Lightning-AI / pytorch-lightning

Pretrain, finetune and deploy AI models on multiple GPUs, TPUs with zero code changes.
https://lightning.ai
Apache License 2.0
28.04k stars 3.36k forks source link

Allow checkpointing initial model weights #17469

Open kklemon opened 1 year ago

kklemon commented 1 year ago

Description & Motivation

Sometimes it can be useful to have access to the randomly initialized weights of a model prior to training.

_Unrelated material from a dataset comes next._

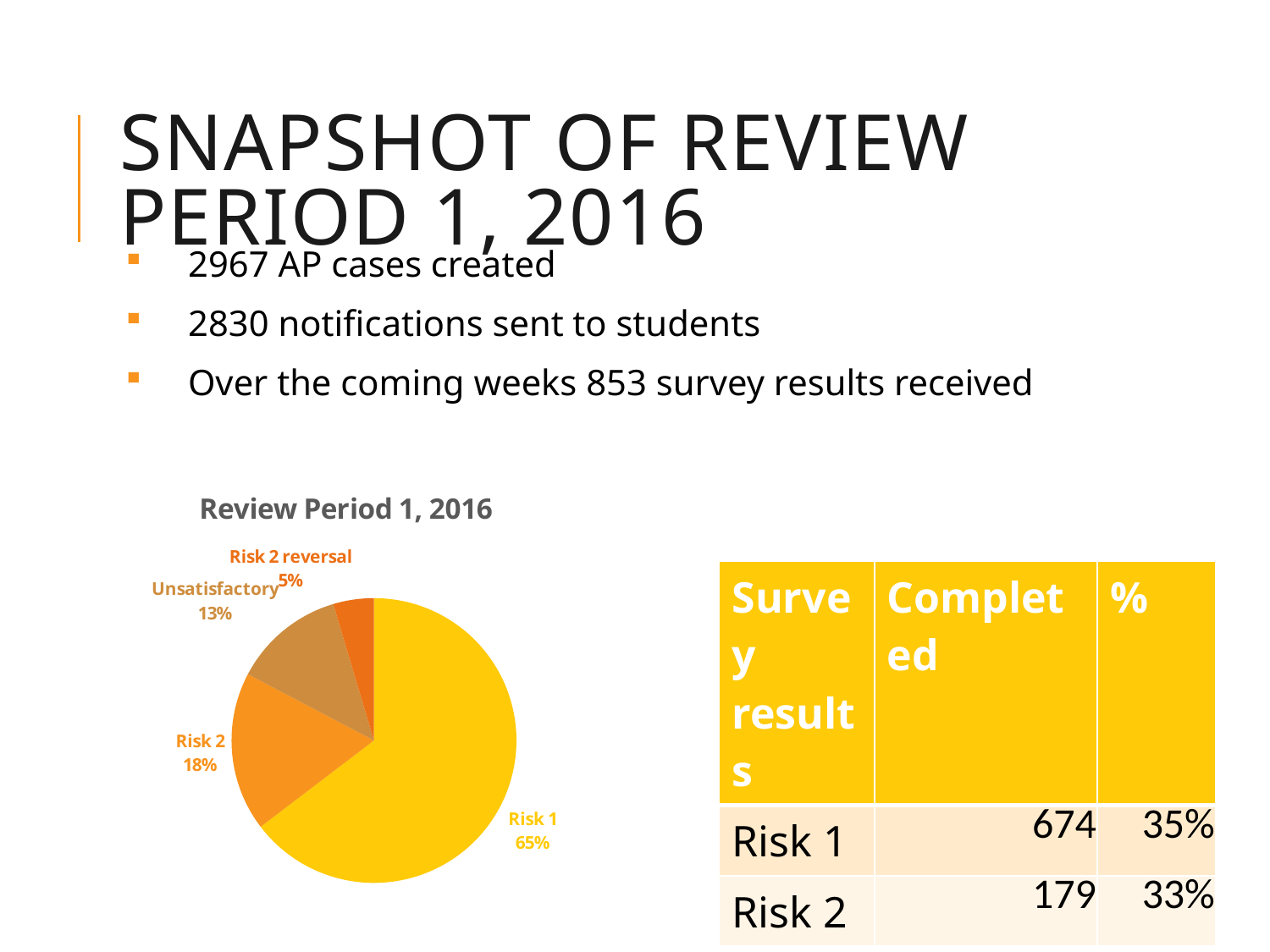
What share of the pie does Risk 1 represent? 65% Which slice is larger, Unsatisfactory or Risk 2? Risk 2 What share of the pie does Unsatisfactory represent? 13% What is the difference in percentage points between the Unsatisfactory and Risk 2 reversal slices? 8 What share of the pie does Risk 2 reversal represent? 5% Which category has the smallest slice of the pie? Risk 2 reversal What is the difference in percentage points between the Risk 1 and Risk 2 slices? 47 Which category has the largest slice of the pie? Risk 1 What type of chart is shown on the slide? Pie chart What is the title of the pie chart? Review Period 1, 2016 How many slices does the pie chart have? 4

For instance, when evaluating against downstream tasks the untrained model can serve as a random baseline for comparison, especially since many publications are showing that the architectural prior of a randomly initialized model exhibits representational structures that can transfer to downstream applications without any training.

The current ModelCheckpoint implementation does not offer an option to allow saving the initial state of a model before any optimization is performed.

Pitch

The ModelCheckpoint callback could be extended by a save_initial_weights option that would control whether the initial model is checkpointed prior to training. The flag would default to False to prevent breaking behaviour.

Alternatives

Additional context

No response

cc @borda @awaelchli @carmocca

awaelchli commented 1 year ago

@kklemon As an intermediate solution, there is trainer.save_checkpoint which the user can call in e.g. the on_train_start() hook or similar. Not ideal because one has to pass in the path where to save. Just wanted to mention this alternative in case this helps unblock you.

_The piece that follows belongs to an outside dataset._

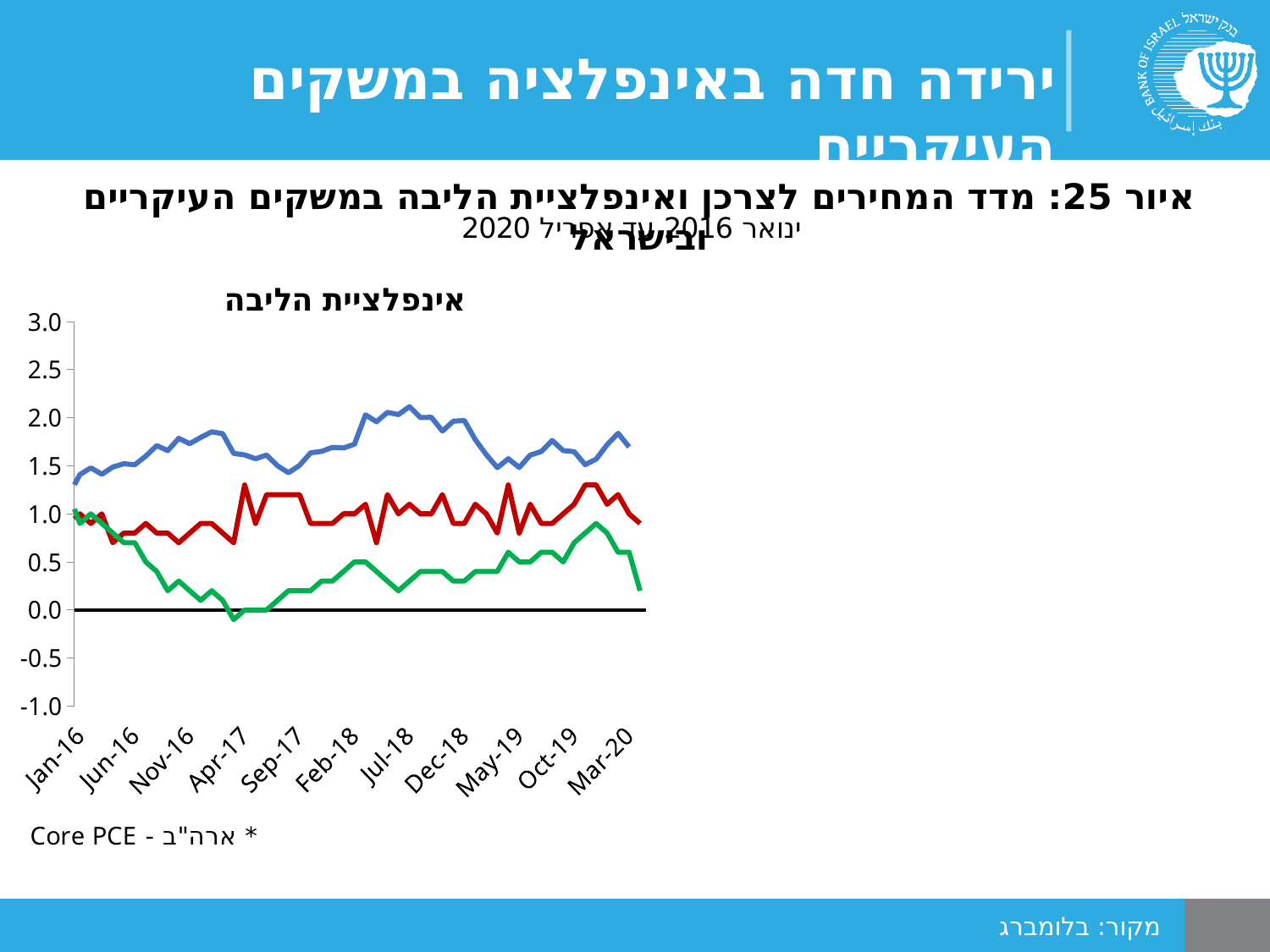
What is the title of the chart? אינפלציית הליבה What is the highest value shown on the y axis? 3.0 How many lines are plotted on the chart? 3 Is the value of the blue line at Mar-20 greater or less than 1.5? greater How many date labels are shown on the x axis? 11 Which line is higher at Jul-18, the blue line or the red line? the blue line What kind of chart is shown on the slide? line chart Is the value of the green line at Jan-16 greater or less than 0.5? greater Which line is higher at Mar-20, the blue line or the green line? the blue line Does the green line rise or fall between Jan-16 and Apr-17? fall Is the value of the blue line at Jan-16 greater or less than 1.5? less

One question I have though about your motivation: If we wanted to evaluate a baseline based on a random initialization, wouldn't we just initialize the model normally and run our baseline directly, on the untrained model?

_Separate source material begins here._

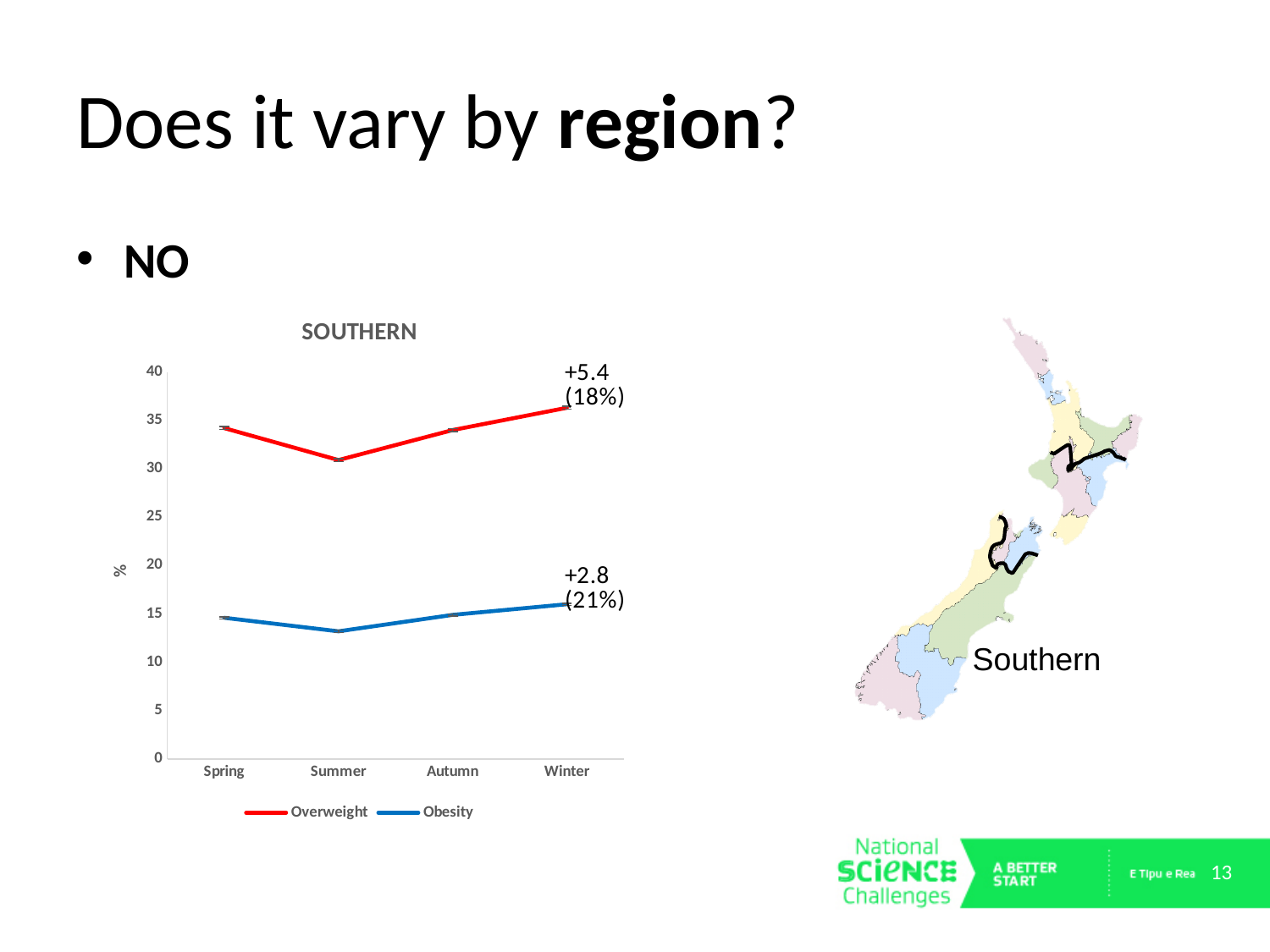
Do the Obesity values rise or fall from Summer to Winter? rise How many series does the chart's legend list? 2 Is the Obesity value for Summer greater or less than 15? less In which season is the Overweight value highest? Winter In which season is the Obesity value lowest? Summer In which season is the Overweight value lowest? Summer Is the Overweight value for Spring greater or less than 30? greater How many categories are shown on the x axis of the chart? 4 Is the Overweight value for Winter greater or less than 35? greater Which series has the larger value in Winter, Overweight or Obesity? Overweight What kind of chart is shown on the slide? line chart What is the title of the chart? SOUTHERN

carmocca commented 1 year ago

To give some additional info, the callback is designed to not save when no steps have been taken: https://github.com/Lightning-AI/lightning/blob/d48ec08d76ec090fb0836b5da7f8f9d136f85426/src/lightning/pytorch/callbacks/model_checkpoint.py#L229

kklemon commented 1 year ago

@awaelchli

As an intermediate solution, there is trainer.save_checkpoint which the user can call in e.g. the on_train_start() hook or similar.

At the moment, I just inherit from ModelCheckpoint and trigger a checkpoint save from on_train_start.

One question I have though about your motivation: If we wanted to evaluate a baseline based on a random initialization, wouldn't we just initialize the model normally and run our baseline directly, on the untrained model?

I see model checkpoints, and in particular the LightningDataModule.load_from_checkpoint(...) mechanic as a nice and easy way to decouple downstream applications or inference from the model implementation and initialization details. The requested feature would allow an untrained state of a model to be loaded with the usual checkpoint loading API, without having to consider model hyperparameters or initialization specifics.

But I agree that to some extent this is certainly a rather specific use case.